Tout l'équilibrage des crédits au niveau de la concentration et de la spécialisation, on va évidemment regarder cela de près. Ce n'est pas le moment de s'engager davantage là-dedans. Il y a également tout un mouvement de réappropriation, par l'autorité des cégeps, de fonctions ou de responsabilités qui avaient été dévolues jusqu'à maintenant au corps professoral ou à ce que j'appellerais la fonction intellectuelle dans les institutions collégiales. Il y en a beaucoup qui ont été faites sous l'empire des derniers décrets. C'est une tendance qui continue avec le projet de règlement sous ses formes subtiles. Il faut lire cela deux ou trois fois pour voir exactement les conséquences que cela peut entraîner, mais on en a identifié un certain nombre. On aura l'occasion de discuter de toutes ces choses à mesure que nous avancerons.

Il y a tout le système d'évaluation qu'on préconise également. En soi, je pense que tout le monde est pour la vertu et pour l'évaluation, par conséquent; mais, comment va-t-cn faire cela, où cela va-t-il conduire et à quoi cela pourra-t-il servir de prétexte? Nous avons bien des questions à vous poser là-dessus.
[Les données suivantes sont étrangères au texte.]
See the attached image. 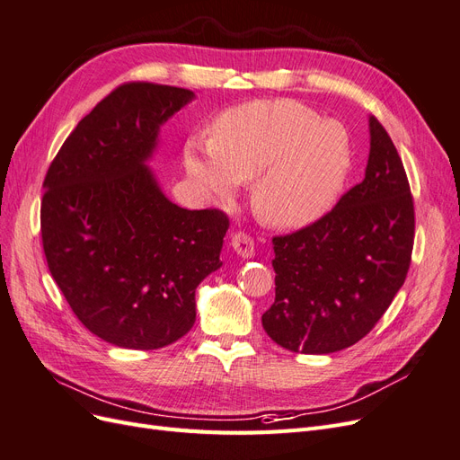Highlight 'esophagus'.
Listing matches in <instances>:
<instances>
[{
	"instance_id": "esophagus-1",
	"label": "esophagus",
	"mask_w": 460,
	"mask_h": 460,
	"mask_svg": "<svg viewBox=\"0 0 460 460\" xmlns=\"http://www.w3.org/2000/svg\"><path fill=\"white\" fill-rule=\"evenodd\" d=\"M232 249L238 253L242 259H252L255 255V243L243 232H235L232 235Z\"/></svg>"
}]
</instances>
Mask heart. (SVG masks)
Returning <instances> with one entry per match:
<instances>
[{
    "instance_id": "heart-1",
    "label": "heart",
    "mask_w": 460,
    "mask_h": 460,
    "mask_svg": "<svg viewBox=\"0 0 460 460\" xmlns=\"http://www.w3.org/2000/svg\"><path fill=\"white\" fill-rule=\"evenodd\" d=\"M188 176L215 196L252 182V205L264 225L305 228L336 203L351 169V144L336 120H320L307 105L259 100L222 113L213 140L184 147Z\"/></svg>"
}]
</instances>
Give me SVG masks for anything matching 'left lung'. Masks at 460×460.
<instances>
[{
  "label": "left lung",
  "mask_w": 460,
  "mask_h": 460,
  "mask_svg": "<svg viewBox=\"0 0 460 460\" xmlns=\"http://www.w3.org/2000/svg\"><path fill=\"white\" fill-rule=\"evenodd\" d=\"M365 180L314 225L272 240L276 297L262 328L288 351L345 349L378 323L405 282L414 207L402 161L368 117Z\"/></svg>",
  "instance_id": "8db88e82"
}]
</instances>
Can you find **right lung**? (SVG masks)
Listing matches in <instances>:
<instances>
[{"mask_svg": "<svg viewBox=\"0 0 460 460\" xmlns=\"http://www.w3.org/2000/svg\"><path fill=\"white\" fill-rule=\"evenodd\" d=\"M196 100L132 82L82 119L44 180L41 242L55 284L97 338L159 349L196 323V289L222 267L228 218L178 207L149 169L163 124Z\"/></svg>", "mask_w": 460, "mask_h": 460, "instance_id": "right-lung-1", "label": "right lung"}]
</instances>
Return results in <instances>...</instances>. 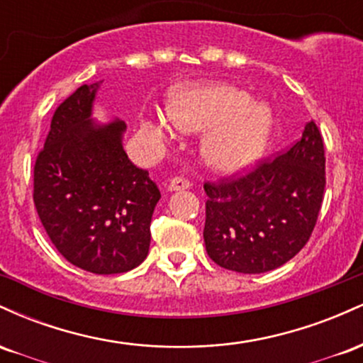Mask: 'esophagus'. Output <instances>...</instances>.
I'll return each instance as SVG.
<instances>
[{"label":"esophagus","instance_id":"obj_1","mask_svg":"<svg viewBox=\"0 0 363 363\" xmlns=\"http://www.w3.org/2000/svg\"><path fill=\"white\" fill-rule=\"evenodd\" d=\"M191 186V182L187 179L176 176L169 181V191H181V189H187Z\"/></svg>","mask_w":363,"mask_h":363}]
</instances>
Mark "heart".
Segmentation results:
<instances>
[{
  "label": "heart",
  "mask_w": 363,
  "mask_h": 363,
  "mask_svg": "<svg viewBox=\"0 0 363 363\" xmlns=\"http://www.w3.org/2000/svg\"><path fill=\"white\" fill-rule=\"evenodd\" d=\"M169 119L181 131L211 129L203 141V155L211 167L239 172L261 157L268 143L273 116L264 104H252L247 91L235 86H198L170 99ZM147 129L162 140V121Z\"/></svg>",
  "instance_id": "heart-1"
}]
</instances>
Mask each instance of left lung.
Returning a JSON list of instances; mask_svg holds the SVG:
<instances>
[{"instance_id":"obj_1","label":"left lung","mask_w":363,"mask_h":363,"mask_svg":"<svg viewBox=\"0 0 363 363\" xmlns=\"http://www.w3.org/2000/svg\"><path fill=\"white\" fill-rule=\"evenodd\" d=\"M326 187V157L318 124L254 167L206 181V252L230 272L257 274L290 261L311 239Z\"/></svg>"}]
</instances>
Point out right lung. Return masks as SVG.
Masks as SVG:
<instances>
[{"instance_id": "1", "label": "right lung", "mask_w": 363, "mask_h": 363, "mask_svg": "<svg viewBox=\"0 0 363 363\" xmlns=\"http://www.w3.org/2000/svg\"><path fill=\"white\" fill-rule=\"evenodd\" d=\"M101 82L82 85L51 119L34 165V205L54 247L95 274H118L145 261L160 191L121 145L124 123L89 121Z\"/></svg>"}]
</instances>
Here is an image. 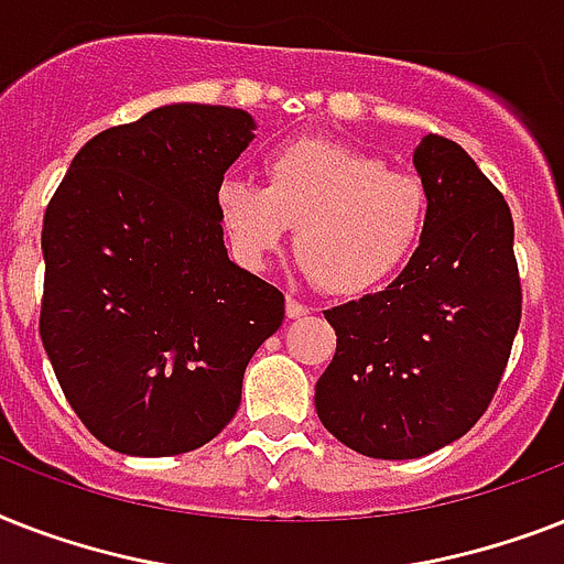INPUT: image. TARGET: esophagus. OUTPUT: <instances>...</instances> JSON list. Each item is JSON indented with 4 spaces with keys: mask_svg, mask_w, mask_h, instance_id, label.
Returning <instances> with one entry per match:
<instances>
[{
    "mask_svg": "<svg viewBox=\"0 0 564 564\" xmlns=\"http://www.w3.org/2000/svg\"><path fill=\"white\" fill-rule=\"evenodd\" d=\"M285 314H288V319H296V317H305V314H308V308H305V305L300 303V300H294V296H288V300H285Z\"/></svg>",
    "mask_w": 564,
    "mask_h": 564,
    "instance_id": "obj_1",
    "label": "esophagus"
}]
</instances>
Ceci étant dit, M. le Président, nous serons réceptifs de notre côté pour entreprendre l'audition du sous-ministre et de la sous-ministre qui viendront nous entretenir du projet de règlement. Ce que nous pourrions dire, en conclusion, c'est qu'il faut absolument insister sur la nécessité d'une formation polyvalente des jeunes qui comprendra des éléments de spécialisation, évidemment, mais où l'accent sera d'abord sur la formation générale. Il faut également insister sur la nécessité d'une grande souplesse dans les services offerts à la population, tant jeune qu'adulte. Ceci, en conservant le souci de la nécessaire unité qui doit présider au développement et à l'activité de tout le réseau collégial. Merci.

Le Président (M. Gagnon): Merci, M. le député d'Argenteuil.

Je demanderais à M. Lucier et à Mme Fortin... Vous êtes déjà en place. M. Lucier, s'il vous plaît! Est-ce que la commission serait d'accord pour que M. Lucier prenne place à la table? Oui. Nous commençons par Madame? M. Lucier? M. Lucier, pour commencer. Alors, on va vous entendre et, par la suite, Mme Fortin. Ensuite, on pourra vous poser des questions.

Audition des sous-ministres M. Pierre Lucier

M. Lucier (Pierre): Merci, M. le Président. C'est avec plaisir que nous avons accepté de venir rencontrer les membres de la commission parlementaire. Nous le faisons dans un esprit de transparence et d'imputabilité qui, à nous comme à d'autres, paraît découler de nos fonctions d'administrateurs publics. Je me permettrai aussi de remercier le député d'Argenteuil pour ses bons mots de félicitations.

Ma collègue et moi-même allons d'abord, si vous le voulez, exposer un certain nombre de faits qui sont de nature, nous a-t-il semblé, à éclairer l'arrière-fond des discussions qui auront lieu ici. Pour ma part, j'entends rappeler un certain nombre de faits que j'appellerais des faits de structure, des faits de système qui, me semble-t-il, méritent d'être consignés en toile de fond à nos débats. Ma collègue, Mme Fortin, de manière plus directement orientée sur le texte que vous avez en main, exposera aussi un certain nombre de données factuelles, notamment une description plus détaillée des changements concrets qui seraient apportés par l'adoption de ce régime.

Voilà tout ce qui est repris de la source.